| Exercise instructions |
Your answer should be one number: how many lines below hold the word "site".

| Information |

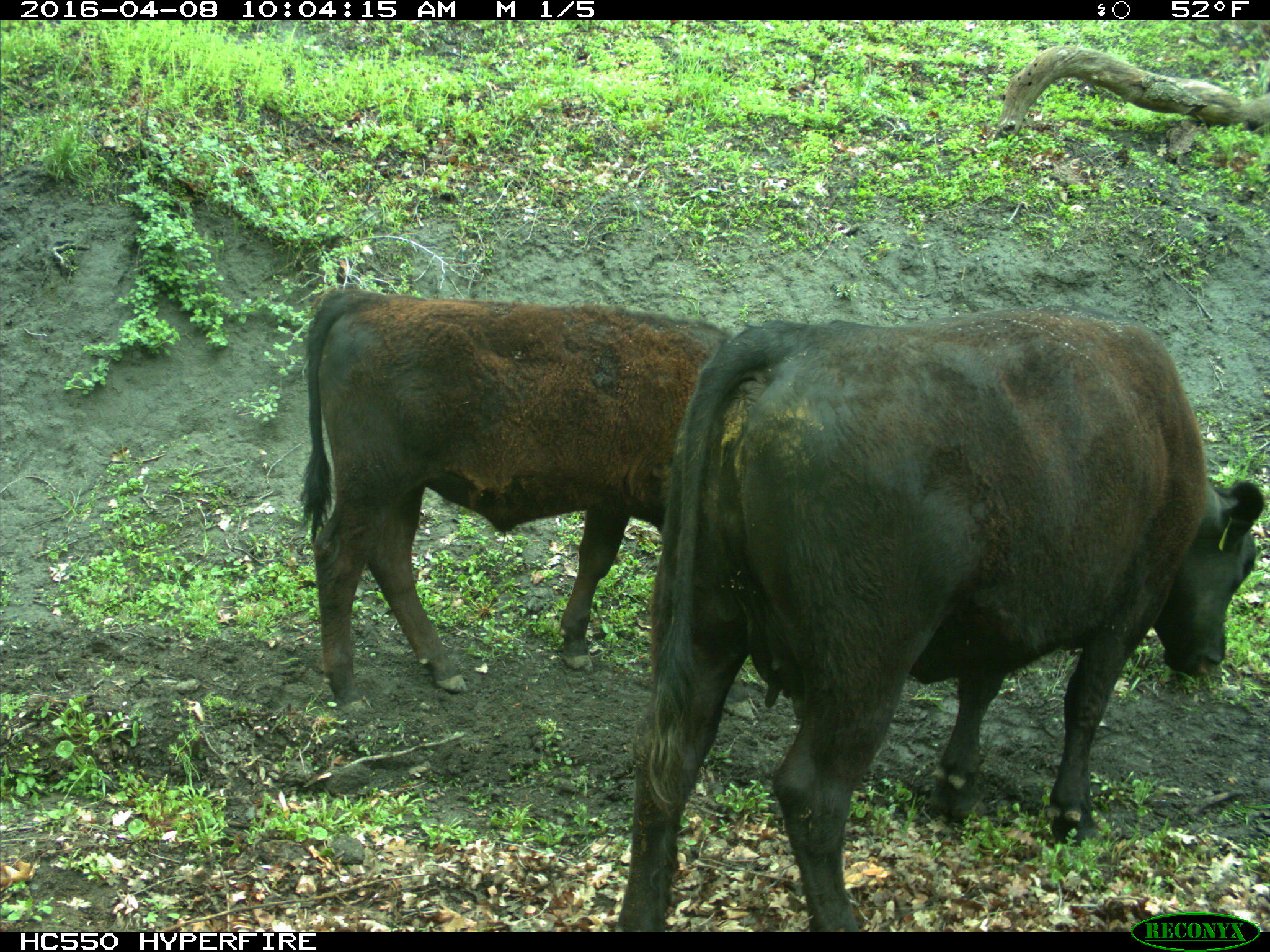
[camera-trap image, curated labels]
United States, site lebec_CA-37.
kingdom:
---
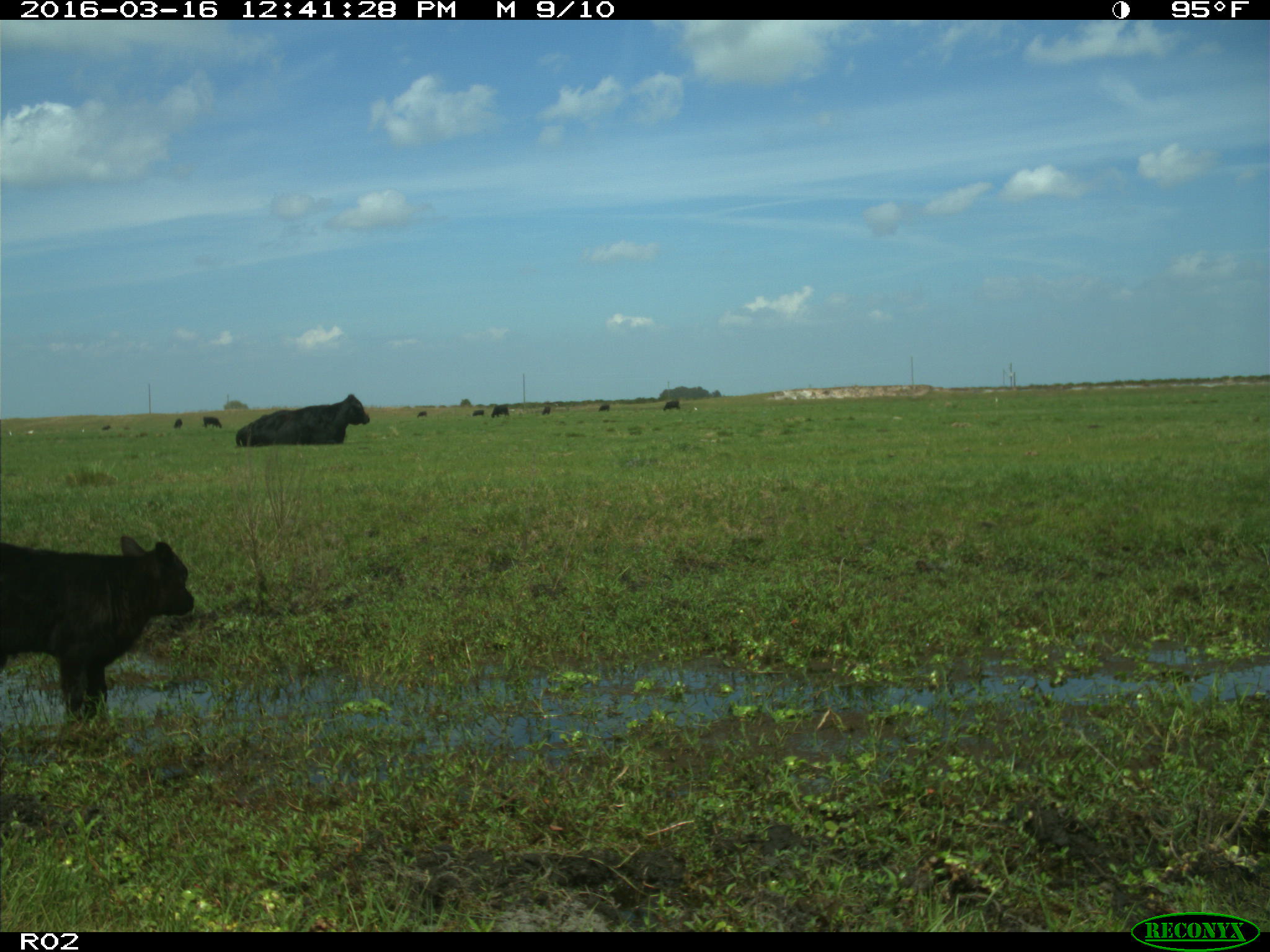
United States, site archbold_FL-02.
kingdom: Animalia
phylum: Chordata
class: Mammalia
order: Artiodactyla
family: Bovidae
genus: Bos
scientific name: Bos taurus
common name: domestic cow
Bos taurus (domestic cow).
* * *
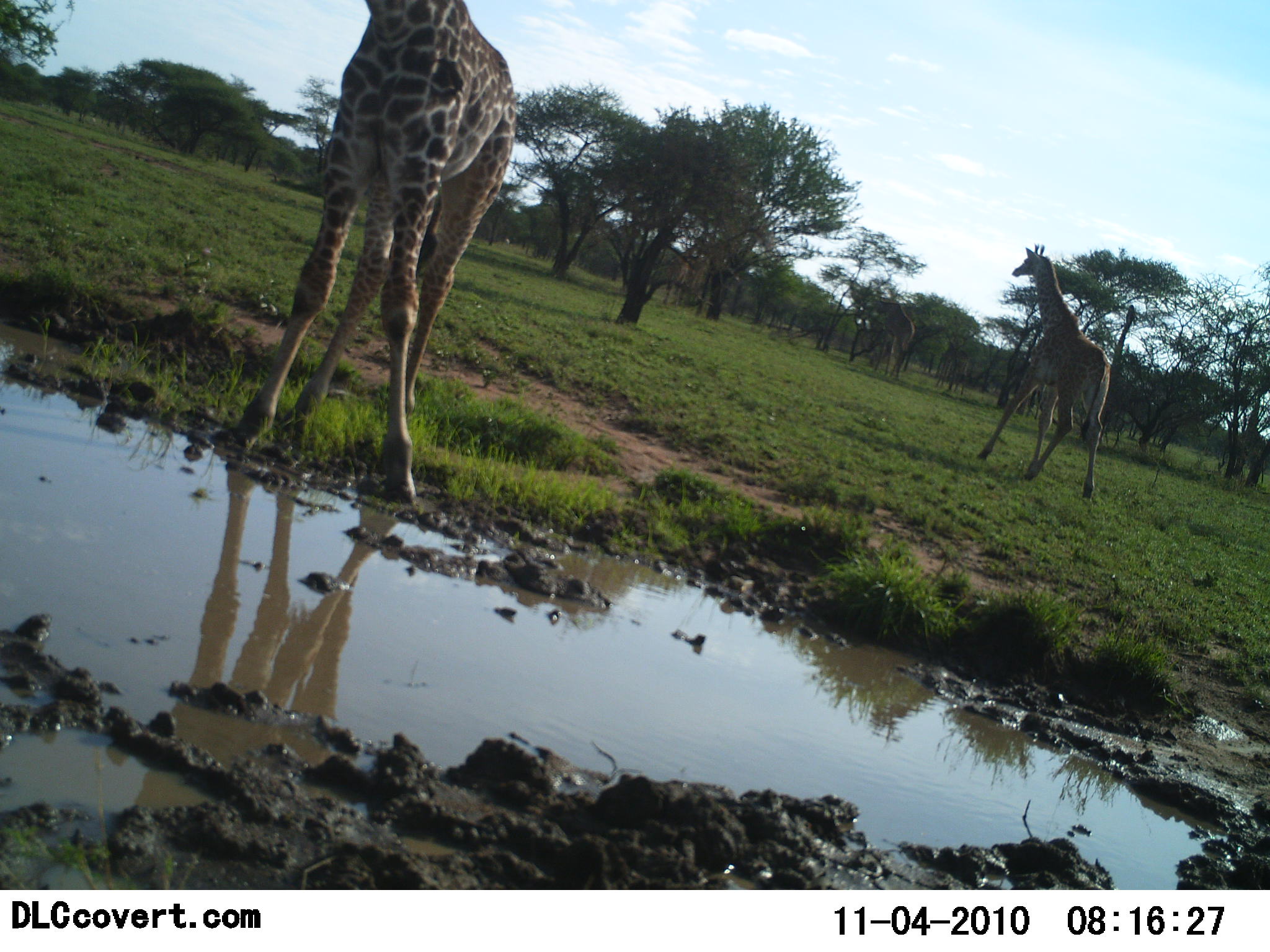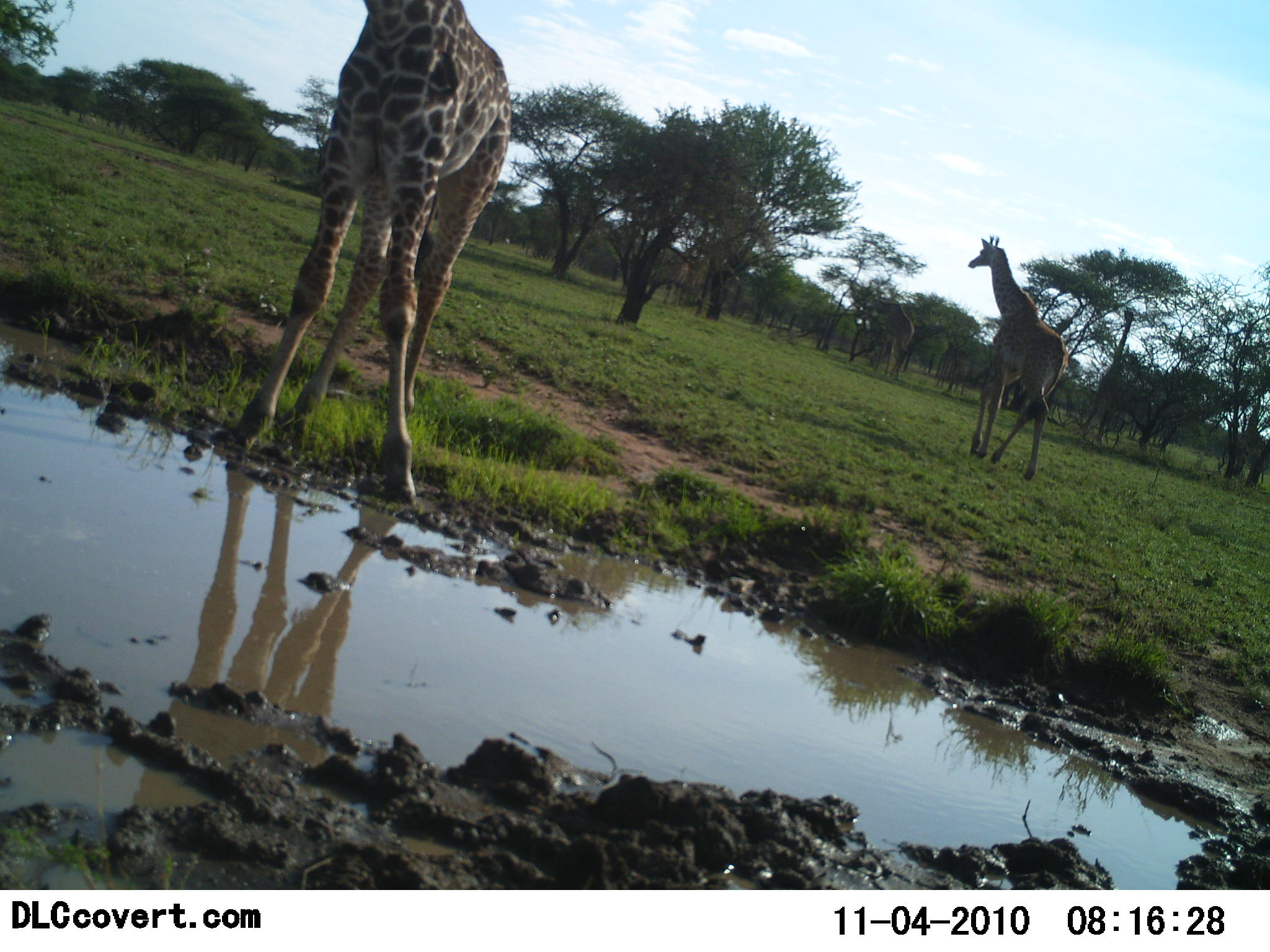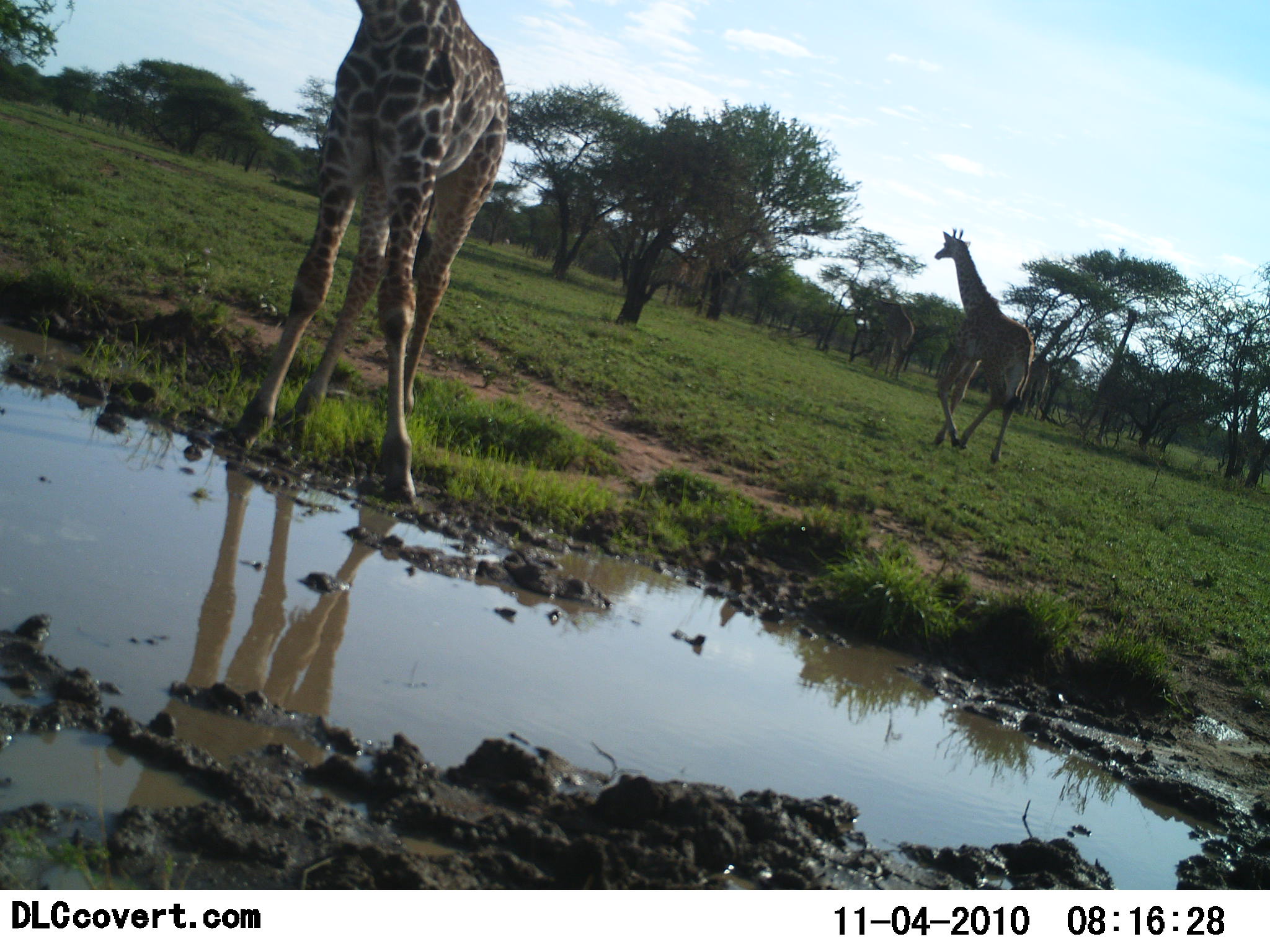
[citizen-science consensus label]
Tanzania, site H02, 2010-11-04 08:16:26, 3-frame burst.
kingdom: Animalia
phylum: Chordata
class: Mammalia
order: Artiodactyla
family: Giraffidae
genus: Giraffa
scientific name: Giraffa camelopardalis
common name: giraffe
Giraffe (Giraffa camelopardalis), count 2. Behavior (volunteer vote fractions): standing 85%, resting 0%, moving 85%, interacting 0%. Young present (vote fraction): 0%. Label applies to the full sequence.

| Answer space |
3